Nothing on the Internet ever really dies. A deleted tweet is still archived by some overzealous marketing algorithm. And any long-dead website is preserved in the digital formaldehyde of the Wayback Machine. In an era when machines can remember everything, perfectly, it’s getting tougher and tougher to make mistakes.
Facebook’s new Poke app is a shameless Snapchat clone. It’s easily the ugliest, least creative piece of software the company has thrown together in a long while, but it’s also a response to this oppressive accuracy of unlimited-storage digital archiving. If you haven’t heard of it yet, Snapchat is a person-to-person social network, a means to send just one person a photo that will self-destruct in a manner of moments. Immediately upon its release, the media snarkily labeled Snapchat as a sexting app. Articles were written in the defense of the chastity of teenagers—full of warnings that these photos could still be saved—and in doing so, Snapchat was unfairly pigeonholed.

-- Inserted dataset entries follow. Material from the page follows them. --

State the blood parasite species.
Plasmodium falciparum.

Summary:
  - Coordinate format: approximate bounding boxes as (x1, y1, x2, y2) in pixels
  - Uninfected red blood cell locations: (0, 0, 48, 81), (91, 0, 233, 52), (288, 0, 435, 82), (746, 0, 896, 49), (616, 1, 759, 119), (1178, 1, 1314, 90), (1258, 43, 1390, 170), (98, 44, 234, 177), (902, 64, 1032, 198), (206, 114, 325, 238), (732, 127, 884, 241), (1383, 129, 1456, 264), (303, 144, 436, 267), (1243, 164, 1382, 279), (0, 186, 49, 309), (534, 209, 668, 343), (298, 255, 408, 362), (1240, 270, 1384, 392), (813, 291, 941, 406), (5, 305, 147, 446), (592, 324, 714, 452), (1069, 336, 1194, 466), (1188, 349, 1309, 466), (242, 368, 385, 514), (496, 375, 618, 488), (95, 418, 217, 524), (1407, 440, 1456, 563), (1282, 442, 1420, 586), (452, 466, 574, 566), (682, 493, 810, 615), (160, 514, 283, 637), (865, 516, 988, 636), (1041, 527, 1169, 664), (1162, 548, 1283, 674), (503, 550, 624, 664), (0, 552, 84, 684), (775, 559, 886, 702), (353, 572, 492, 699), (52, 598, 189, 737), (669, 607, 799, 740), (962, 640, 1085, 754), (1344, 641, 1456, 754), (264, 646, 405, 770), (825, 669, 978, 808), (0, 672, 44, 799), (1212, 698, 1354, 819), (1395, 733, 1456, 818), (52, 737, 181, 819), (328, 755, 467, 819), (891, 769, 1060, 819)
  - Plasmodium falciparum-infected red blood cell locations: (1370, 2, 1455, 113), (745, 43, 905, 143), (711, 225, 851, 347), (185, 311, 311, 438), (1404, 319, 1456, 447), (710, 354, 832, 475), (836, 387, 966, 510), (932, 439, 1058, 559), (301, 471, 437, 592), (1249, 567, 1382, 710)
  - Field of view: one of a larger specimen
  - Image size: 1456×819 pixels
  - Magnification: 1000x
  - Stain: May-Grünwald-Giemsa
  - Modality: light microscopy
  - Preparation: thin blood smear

Facebook’s Poke is somewhat proof of that fact. Because if there’s anything on the Internet that’s the anti-sext, it’s probably the place where your conservative extended family is hanging out: Facebook. That’s only partially a joke. When you load Poke, you’re greeted with a simple screen of who you’d like to contact. Everyone you know from Facebook is here—their faces—your parents, siblings, grandparents, and all those weird people you follow from high school. Their avatars form a tacit PG rating, like a reminder to be somewhat decent, even when whispering, in a room full of people.
Take a photo or a video, add a caption overlay if you like (pretty much identically to Snapchat), select how long you’d like it to be viewable, and send the image on its way. When it arrives, the receiver can hold their finger down on the notification to see the images for just a few moments. When the time expires, the message is still there in your history, but the camera icon has disappeared. The image is gone forever. (Unless the receiver screengrabs it, in which case the sender is notified through a bright orange flash icon on their end.)
So why does any of this matter, you’re wondering. Why are so many words going into describing Facebook’s Snapchat clone? Well, for whatever Poke may lack in polish, it makes up for in acknowledging the failures of social networking—namely, that social networks lack one of the most important parts of socializing: The safe spontaneity that stems from the forgetfulness of the human mind.
The Internet is designed to remember everything, to perfectly catalog and update every piece of information you could possibly need at any moment. And while that’s great for researching penguin migrational patterns and getting the best deal on Bounty Select-a-Size, it’s agonizing for socialization. How long do you spend composing a quip on Twitter? 30 seconds? A minute? Several minutes? How long do you spend composing a quip in person? A split second? Why is there such a difference? While the Internet can be wonderful in allowing everyone to seem clever through revision, it also determines that the heavily broadcasted bad jokes, misspellings, and unintentionally prejudiced statements live on beyond a few quiet moments over dinner, when friends give you an odd look but quickly move on. In person, mistakes are quick to amend. On the Internet, our idiocy is immortal.
Poke/Snapchat allow you to whisper, and they allow for those whispers to be forgotten again. Their privacy is imperfect, and that’s an engineering problem that needs to be solved to support the design. It’s no doubt time for Apple’s walled-garden to kick in and allow developers to easily block screenshots in the SDK, assuming they can’t yet.
Now, the popularity of Poke is rapidly declining. As of the time this was written, Poke was already #34 in the App Store—not a great showing for a product of the preeminent social network—and it’s not totally surprising, either. We’re already trained to communicate on Facebook a certain way. For Facebook to change our behavior, it will take more time and a more thoughtful design to reshape it. Meanwhile, Snapchat has raised a wave of VC funding and will likely grow before the fad ends. With no operational lineage, we’re already used to “snapchatting” on Snapchat.
Yet independently of these two apps, don’t expect the core philosophy behind their design to go anywhere soon. Yes, their privacy is imperfect, but the sentiment feels revolutionary for a reason: In an Internet that remembers everything, we’re all just eager to make some mistakes.